Suppose one has a column of words on which one builds a BTREE index:

CREATE TABLE myTable (
  words VARCHAR(25),
  INDEX USING BTREE (words)
);

LOAD DATA LOCAL INFILE '/usr/share/dict/words' INTO TABLE myTable (words);

And now one wants to find the records which share the longest common prefix with some search query, e.g. 'foobar'. I thought to do the following:

SELECT DISTINCT words
FROM   myTable
WHERE  words LIKE CASE
  WHEN NOT EXISTS (SELECT * FROM myTable WHERE words LIKE 'f%') THEN '%'
  WHEN NOT EXISTS (SELECT * FROM myTable WHERE words LIKE 'fo%') THEN 'f%'
  WHEN NOT EXISTS (SELECT * FROM myTable WHERE words LIKE 'foo%') THEN 'fo%'
  WHEN NOT EXISTS (SELECT * FROM myTable WHERE words LIKE 'foob%') THEN 'foo%'
  WHEN NOT EXISTS (SELECT * FROM myTable WHERE words LIKE 'fooba%') THEN 'foob%'
  WHEN NOT EXISTS (SELECT * FROM myTable WHERE words LIKE 'foobar%') THEN 'fooba%'
  ELSE 'foobar%'
END

Which is fine: it's very readable and performant; and it can easily be generated in application code.

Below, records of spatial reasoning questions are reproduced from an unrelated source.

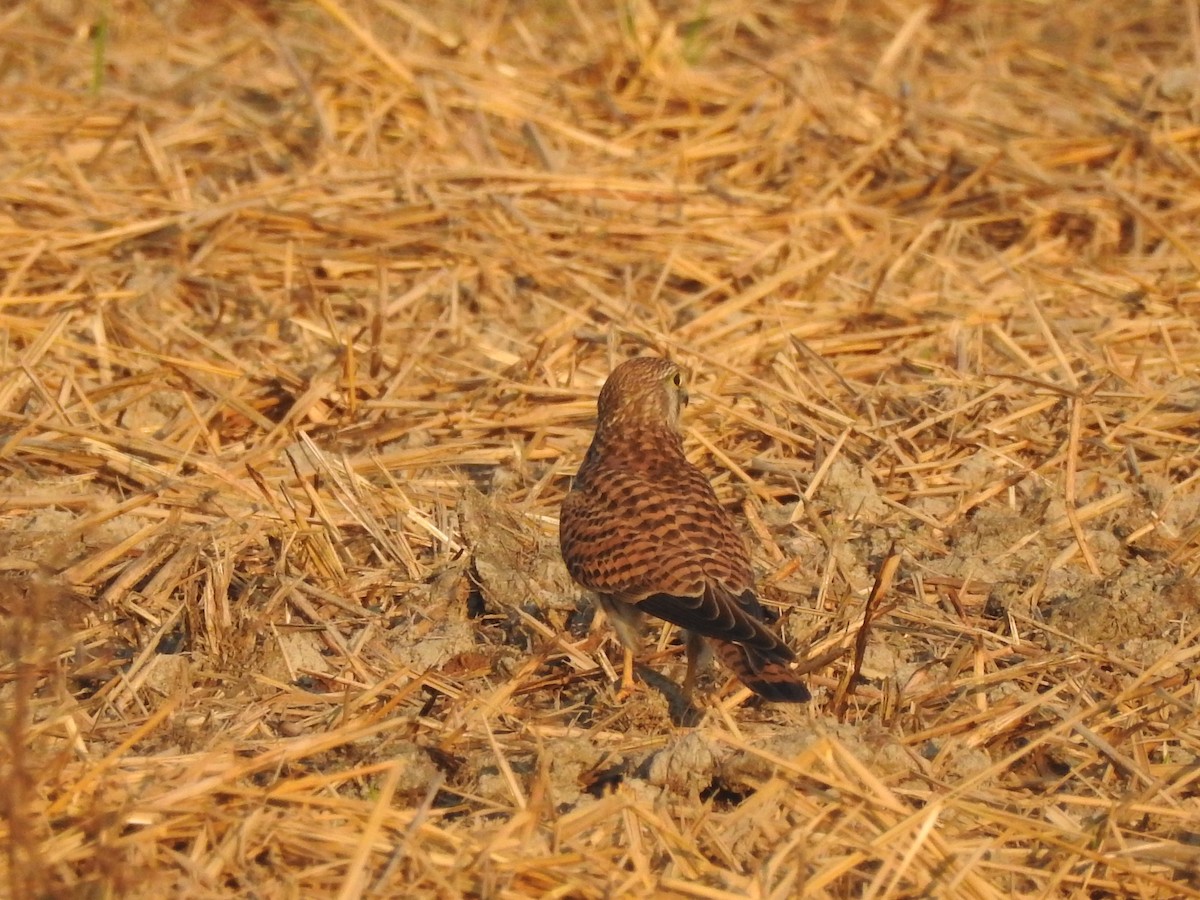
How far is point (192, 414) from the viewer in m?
6.11

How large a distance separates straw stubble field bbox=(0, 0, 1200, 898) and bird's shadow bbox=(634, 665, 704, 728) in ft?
0.20

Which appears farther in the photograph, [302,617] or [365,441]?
[365,441]

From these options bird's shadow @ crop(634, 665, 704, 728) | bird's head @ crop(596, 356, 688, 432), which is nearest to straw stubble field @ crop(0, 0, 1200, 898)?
bird's shadow @ crop(634, 665, 704, 728)

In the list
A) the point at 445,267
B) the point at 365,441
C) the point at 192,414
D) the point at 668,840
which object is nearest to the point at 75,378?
the point at 192,414

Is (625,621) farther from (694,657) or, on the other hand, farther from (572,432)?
(572,432)

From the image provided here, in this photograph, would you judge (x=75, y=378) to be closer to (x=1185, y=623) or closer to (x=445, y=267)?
(x=445, y=267)

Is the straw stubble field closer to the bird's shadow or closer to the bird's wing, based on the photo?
the bird's shadow

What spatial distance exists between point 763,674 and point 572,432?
6.87 ft

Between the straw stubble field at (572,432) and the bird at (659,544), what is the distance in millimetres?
178

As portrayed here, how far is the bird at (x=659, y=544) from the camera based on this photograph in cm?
436

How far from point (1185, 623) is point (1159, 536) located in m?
0.60

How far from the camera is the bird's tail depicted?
13.8ft

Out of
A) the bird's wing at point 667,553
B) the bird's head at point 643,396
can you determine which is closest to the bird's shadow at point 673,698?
the bird's wing at point 667,553

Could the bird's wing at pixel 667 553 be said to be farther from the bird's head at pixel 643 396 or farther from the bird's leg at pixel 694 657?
the bird's head at pixel 643 396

However, this search should be even simpler to resolve: just walk through the index tree according to the search term until a branch does not exist, then return all the results that branch from the current node.

Granted that walking a path through the index only once instead of multiple times is probably a needless micro-optimisation, but it feels as though it should be possible: is it?

eggyal
  • 331
  • 2
  • 8

1 Answers1

1

If you really want to walk just the b-tree index, using the innodb_ruby project can help http://blog.jcole.us/2013/01/14/efficiently-traversing-innodb-btrees-with-the-page-directory/


I think your logic is reversed in your query. It'll start with the shortest word.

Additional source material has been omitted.